Comparing panning rounds
This dataset consists of four rounds of sequencing on a phage display library. To compare the relative frequencies of peptide sequences within each panning round to find enriched peptides, we can use Compare Results. Exit out of the result document and select all four results in the main folder, go to Post-processing and click Compare Results:
Select the following settings and click run:
-
Filtering
- Filter out sequences where the sum of counts for all samples is lower than: 5
-
Normalization
- Method: Total count
-
Additional Clustering
- Group similar sequences across all samples: ON
- Method: Identity-based clustering
- Threshold: 100%
- Region: Full Sequence
-
Experiment
- Reference sample: pan1_SRR2050319 Annotated & Clustered
To learn more about these settings and what they mean, see our main article Comparing Results across Multiple Experiments.
Viewing the comparison results
After the comparisons result has finished running, opening the document will bring up the Summary Table.
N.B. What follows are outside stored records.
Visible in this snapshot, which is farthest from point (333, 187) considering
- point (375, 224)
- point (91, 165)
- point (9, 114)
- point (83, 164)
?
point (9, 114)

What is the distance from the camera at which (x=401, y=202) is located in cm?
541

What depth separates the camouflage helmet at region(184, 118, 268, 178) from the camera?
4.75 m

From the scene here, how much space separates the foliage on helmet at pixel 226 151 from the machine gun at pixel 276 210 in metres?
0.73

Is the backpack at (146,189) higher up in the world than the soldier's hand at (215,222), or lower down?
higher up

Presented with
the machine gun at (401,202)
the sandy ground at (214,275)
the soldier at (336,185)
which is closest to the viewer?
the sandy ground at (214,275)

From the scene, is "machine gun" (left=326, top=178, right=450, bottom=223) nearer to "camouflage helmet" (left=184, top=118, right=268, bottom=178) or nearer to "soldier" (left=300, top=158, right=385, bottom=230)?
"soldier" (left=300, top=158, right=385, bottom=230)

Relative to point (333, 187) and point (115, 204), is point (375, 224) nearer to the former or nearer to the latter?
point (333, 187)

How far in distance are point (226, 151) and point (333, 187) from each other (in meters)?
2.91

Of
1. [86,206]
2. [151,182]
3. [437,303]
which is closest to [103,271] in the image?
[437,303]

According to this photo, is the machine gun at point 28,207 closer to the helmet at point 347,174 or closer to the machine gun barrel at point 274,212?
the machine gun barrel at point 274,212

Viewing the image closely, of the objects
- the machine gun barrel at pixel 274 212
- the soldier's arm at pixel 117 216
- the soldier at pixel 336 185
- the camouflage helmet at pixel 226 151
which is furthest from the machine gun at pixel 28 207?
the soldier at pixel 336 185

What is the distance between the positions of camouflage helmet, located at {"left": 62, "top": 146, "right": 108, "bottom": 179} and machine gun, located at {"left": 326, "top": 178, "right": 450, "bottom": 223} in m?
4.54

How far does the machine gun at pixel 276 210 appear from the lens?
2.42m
Navigate to the Full Sequence (100% Identity) table as shown below:
Automatically, a frequency plot will populate showing the top 10 peptide sequences by score and the rates they were found at within each of the four samples. These graphs are interactable, and mousing over the columns reveals that the sequence WPTDHQMLRIPM made up around 44% of pan four, while only making up 0.024% of pan one.
You can also make more complex scatterplot graphs. The below image shows a plot of the Normalized count versus the log2 fold change in sequences, after selecting Graph Type: Scatterplot from the left-hand drop-down.
This graph is useful for determining which sequences were enriched relative to the first panning round and were also found at high counts in the last panning round.